The Blog
The Art of Refactoring
GameBattles is one of our most popular sites, with an active user base in the millions. While we’ve dealt with sites in that scale before, this particular case has been no walk in the park. While we’re a Rails shop, the fact that the site is written in PHP actually has nothing to due with the difficulties we’ve encountered. The real problems are that the codebase is almost a decade old, has been developed by dozens of developers over that time, has grown organically with a clear roadmap defined only recently, and has almost never been refactored.

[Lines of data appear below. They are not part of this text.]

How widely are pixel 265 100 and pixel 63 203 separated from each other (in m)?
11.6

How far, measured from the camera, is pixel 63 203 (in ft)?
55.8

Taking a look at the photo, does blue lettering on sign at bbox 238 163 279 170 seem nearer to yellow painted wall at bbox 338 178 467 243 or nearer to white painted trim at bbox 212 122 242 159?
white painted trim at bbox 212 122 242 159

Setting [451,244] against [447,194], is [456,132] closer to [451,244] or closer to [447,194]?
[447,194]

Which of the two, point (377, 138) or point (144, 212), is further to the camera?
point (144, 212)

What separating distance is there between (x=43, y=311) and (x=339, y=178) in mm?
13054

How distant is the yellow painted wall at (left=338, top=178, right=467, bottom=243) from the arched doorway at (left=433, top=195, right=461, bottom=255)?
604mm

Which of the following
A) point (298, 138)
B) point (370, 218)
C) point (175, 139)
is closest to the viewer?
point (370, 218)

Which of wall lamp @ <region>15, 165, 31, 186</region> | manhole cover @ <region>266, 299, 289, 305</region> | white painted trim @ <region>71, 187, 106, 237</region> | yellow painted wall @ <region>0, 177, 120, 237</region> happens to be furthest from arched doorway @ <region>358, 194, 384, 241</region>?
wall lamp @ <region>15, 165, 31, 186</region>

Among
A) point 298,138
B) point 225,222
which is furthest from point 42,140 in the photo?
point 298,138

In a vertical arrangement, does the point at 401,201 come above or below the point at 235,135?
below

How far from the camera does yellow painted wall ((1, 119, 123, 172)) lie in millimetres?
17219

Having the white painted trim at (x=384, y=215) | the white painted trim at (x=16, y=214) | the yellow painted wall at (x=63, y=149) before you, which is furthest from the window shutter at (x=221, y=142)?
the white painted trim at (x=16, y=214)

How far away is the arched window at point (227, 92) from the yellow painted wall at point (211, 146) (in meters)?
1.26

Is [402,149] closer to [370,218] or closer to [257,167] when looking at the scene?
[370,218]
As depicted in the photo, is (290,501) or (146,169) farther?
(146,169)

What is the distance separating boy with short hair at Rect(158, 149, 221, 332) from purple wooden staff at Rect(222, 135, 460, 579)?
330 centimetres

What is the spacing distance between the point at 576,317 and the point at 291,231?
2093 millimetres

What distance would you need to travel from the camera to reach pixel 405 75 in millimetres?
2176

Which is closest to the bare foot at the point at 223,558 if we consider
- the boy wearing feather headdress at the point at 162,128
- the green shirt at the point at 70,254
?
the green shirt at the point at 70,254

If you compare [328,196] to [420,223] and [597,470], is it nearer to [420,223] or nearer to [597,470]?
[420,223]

So, at various intervals over the last year, I (and others) have been digging into the site and trying to clean up what we can. It seemed that the process of what weve been doing is interesting, but talking about it at any length has been something I’ve hesitated to do, as I don’t like talking about something without quantifiable statistics. But, the fact of the matter is, programming is an art, not a science, and anyone who says different is selling something. And the real trick with refactoring is that it doesn’t meet any immediate business goals: it’s purpose is entirely human, as it entirely exists to make a clean and sane working environment. All of the tangible business gains (security, performance, developer velocity, etc.) are all secondary, and so unless your managers “get it,” it can be a hard thing to argue for.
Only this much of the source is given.